$(P, +, ·, 0, 1)$ is a subfield of $(F, +, ·, 0, 1)$.
Define $+': F × F → F$
by $x +' y = x + y $ and
$*: P × F → F$
by $r * x = r · x $.
Prove that $(F, +' , * , 0,1)$ is a P-vector space.
I am really un-happy with this notation and surprisingly i already cleaned it up from the original question
Given $a,b,c \in P $ and $u,v,z \in F $ where $a,b,c,u,v,z$ are arbitrary elements consider the following:
1) $u+'v= u+v = v+u =v +'u$ [Commutative]

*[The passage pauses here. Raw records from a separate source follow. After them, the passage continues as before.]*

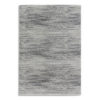 GEWEVEN TAPIJT SAVONA 200/290 cm geweven crèmekleur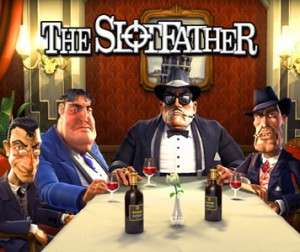the slotfather slot game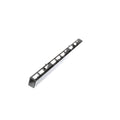 Genuine OEM Whirlpool WPW10468666 Vent Grille Alternate View
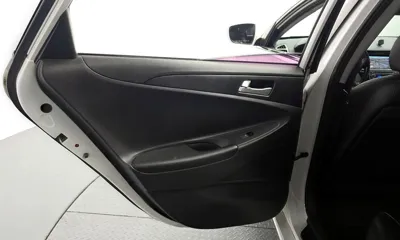 Hyundai Sonata 2013, 126265 км, за 2363.14 USD - фото 25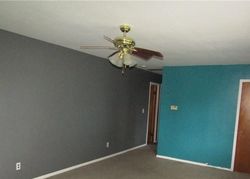 Foreclosure in  S CHICAGO AVE Bismarck, IL 61814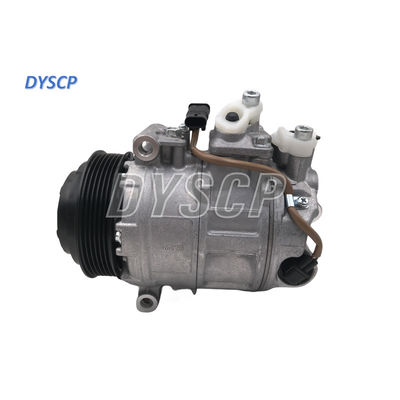شراء 0032307811 0008309200 0008305200 0008303100 ضاغط سيارات AC لشركة Benz W166 ML400 W218 CLS300 التصنيع عبر الإنترنت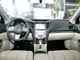 2010����ʨ2.0i CVT����������ȫ������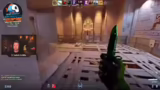 Counter-Strike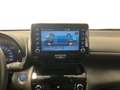 Toyota Yaris Cross 120H Active Tech Verde - thumbnail 12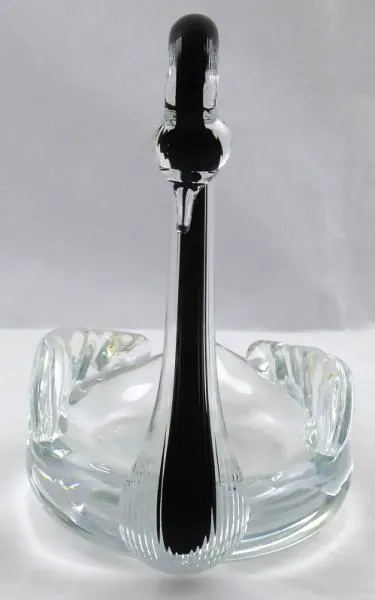 Miska  – Černá labuť - 4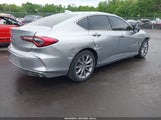 Acura Tlx Standard 19UUB5F3XMA015486 снимка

2) $u+'(v+' z)= u+(v+z) = (v+u) +z =(u +'v)+' z$
$(a*b)*v=(ab)v=a(bv)=a*(b*v) \space$ Hence [Associative]
3) $0 \in F $ consider $v+'0 = v+0 =v\space$ [Additive identity].

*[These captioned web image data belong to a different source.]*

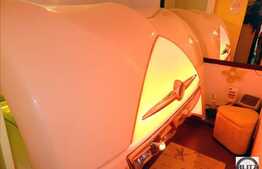 Zona Spitalul de Recuperare, vanzare salon de infrumusetare, 70 mp utili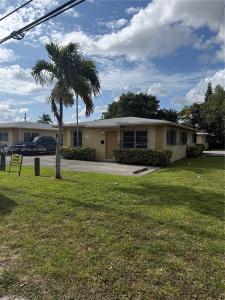 2910 NW 92nd St 2944, Miami, Florida 33147, USA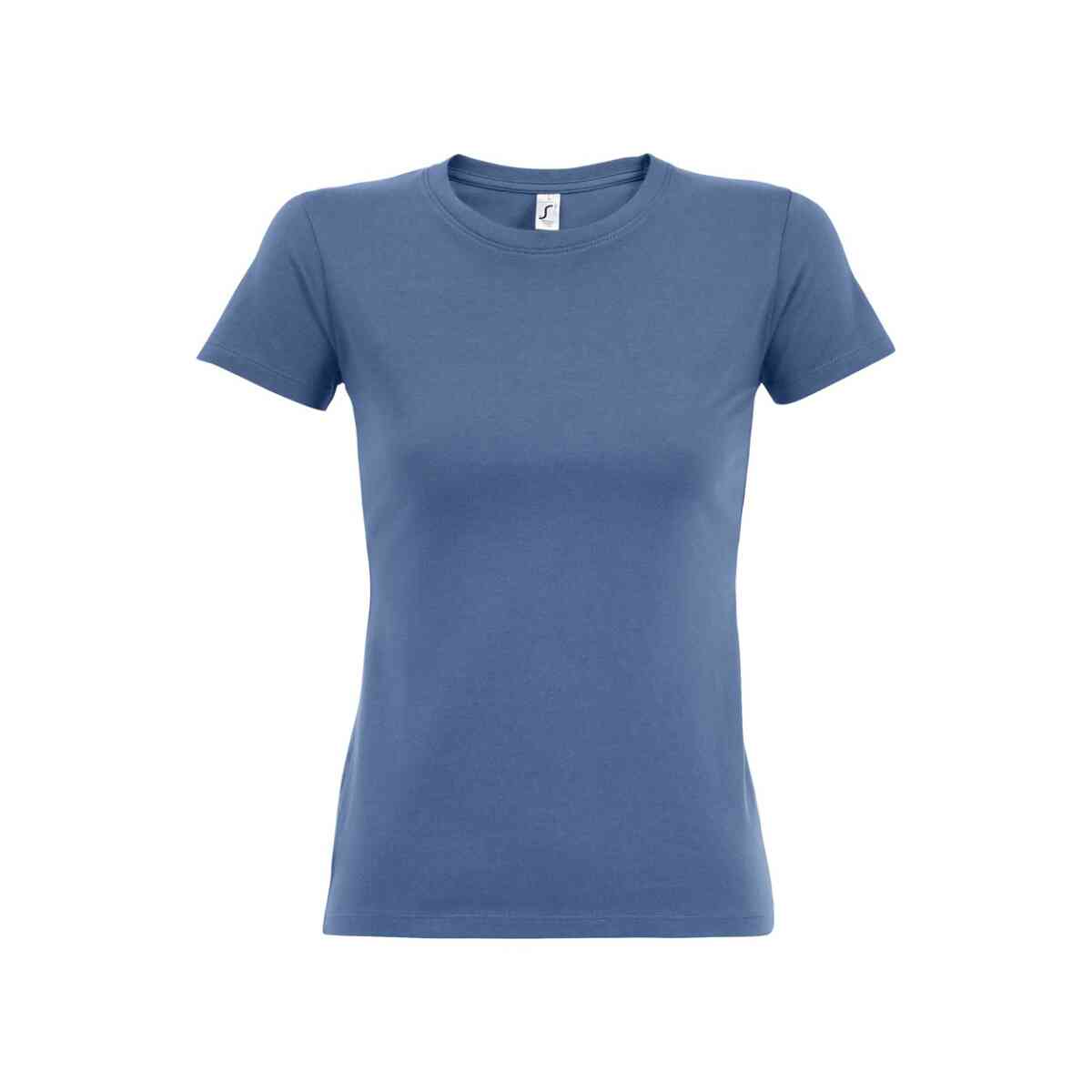 ženska T-shirt majica SOL'S Imperial Women |promotivni poslovni pokloni|promopoint.hr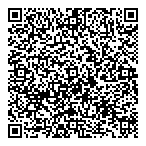 QR код "Хлебный"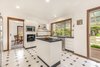 13 Mookara Place, Port Hacking NSW 2229  - Photo 3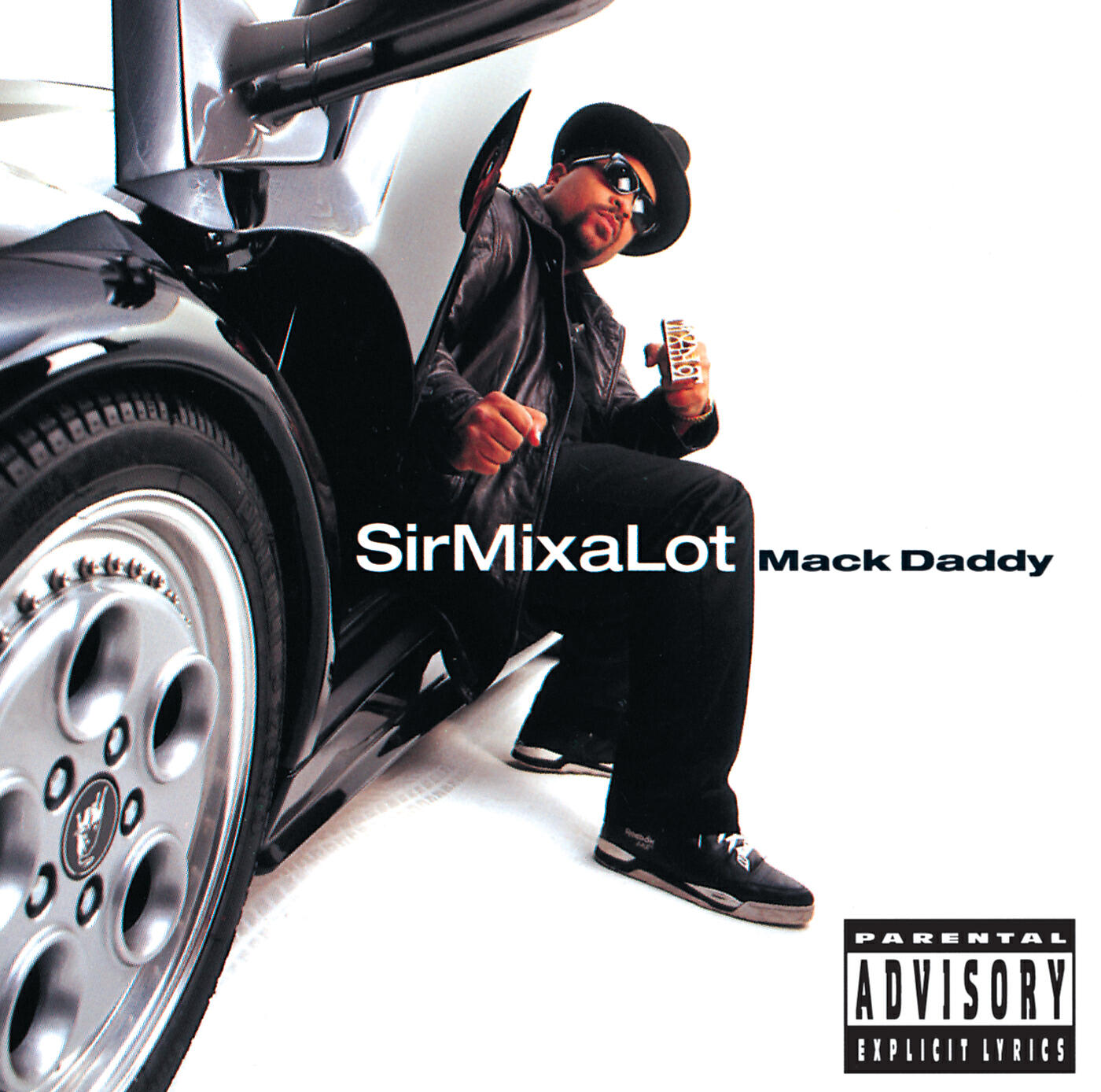 Baby got back. Sir Mix a lot. Mack Daddy Sir Mix-a-lot. Сэр микс-а-лот. Baby got back Sir Mix-a-lot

4) Given $v\in F, \space$ $\exists(-v) \in F $ s.t $ v+(-v)=0=v+' (-v) \space $ [Additive inverse]
5) $1\in P $ consider $1*v=1v=v$ [Multiplicative identity]

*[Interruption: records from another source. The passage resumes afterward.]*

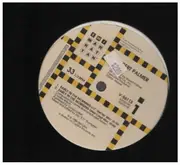 12inch Vinyl Single - Robert Palmer - Early In The Morning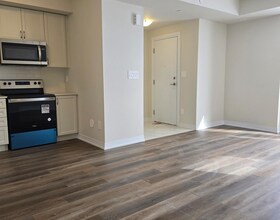 1581 Rose Way, Halton, ON , MLS #W13811516 , Image - 1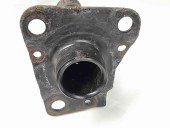 Suport bara stanga fata Audi A4 (8EC, B7) [Fabr 2004-2008] 8E0807132C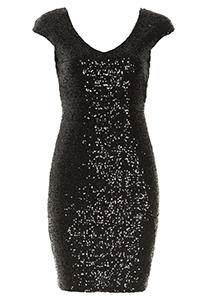 Lovers + Friends Bahama Mama Dress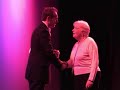 Life in Petersfield Awards 9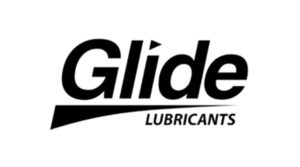 Glide Industrial Lubricants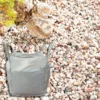 Stylish Stone Sorrento Blush - Bulk Bag 750 Kg -Lifetime Sales 12817001 4644840983515913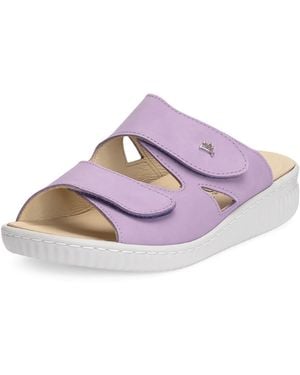 Vitaform Pantolette - Pink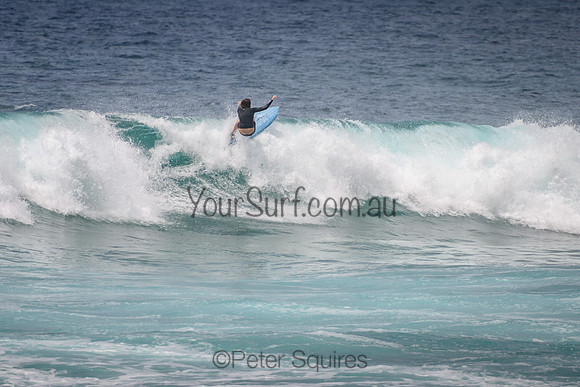 Mona_Vale_220114_120625_0158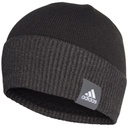 Шапка Adidas Climawarm DZ8935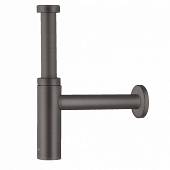 Сифон Hansgrohe Flowstar 52105340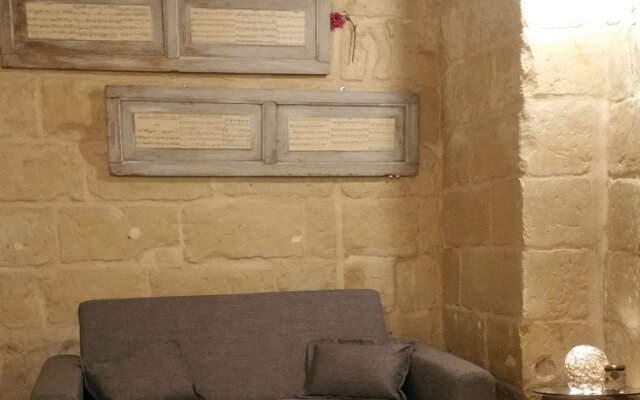 Shabby Chic House Lecce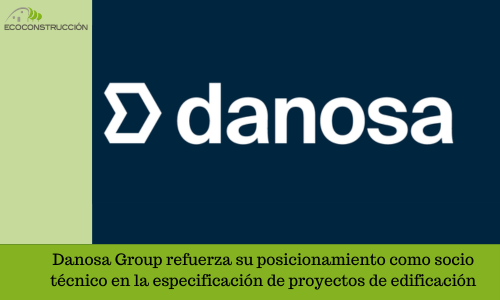 Ecoconstrucción tweet media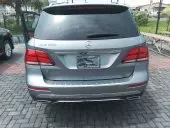 car Back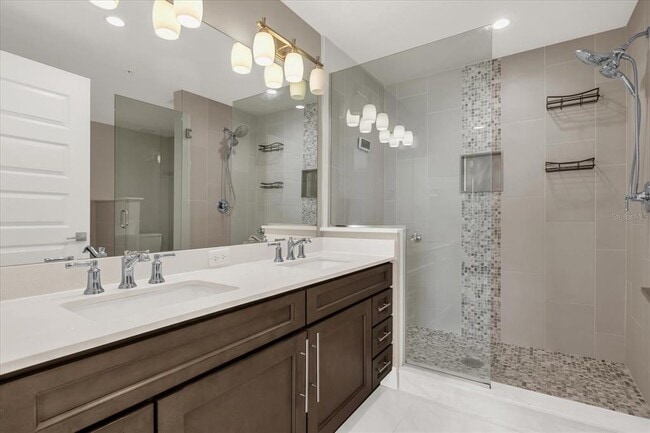 Building Photo - 16300 County Rd 455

6) $a*(v+' z)= a(v+z) = av +az =(a*v)+' (a*z)$
$(a+'b)*v = (a+b)v = av+ bv = (a*v)+' (b*v)$ [Distribuitive properties]
So if i have done that right that means that $(F, +' , * , 0,1)$ is a vector space with those two binary operations.
The thing i am less sure about is that it is a vector space over P.
i also don't like how i showed property's 4 and 5 they feel really wishy washy the way i showed them is there some nice way to clean this up?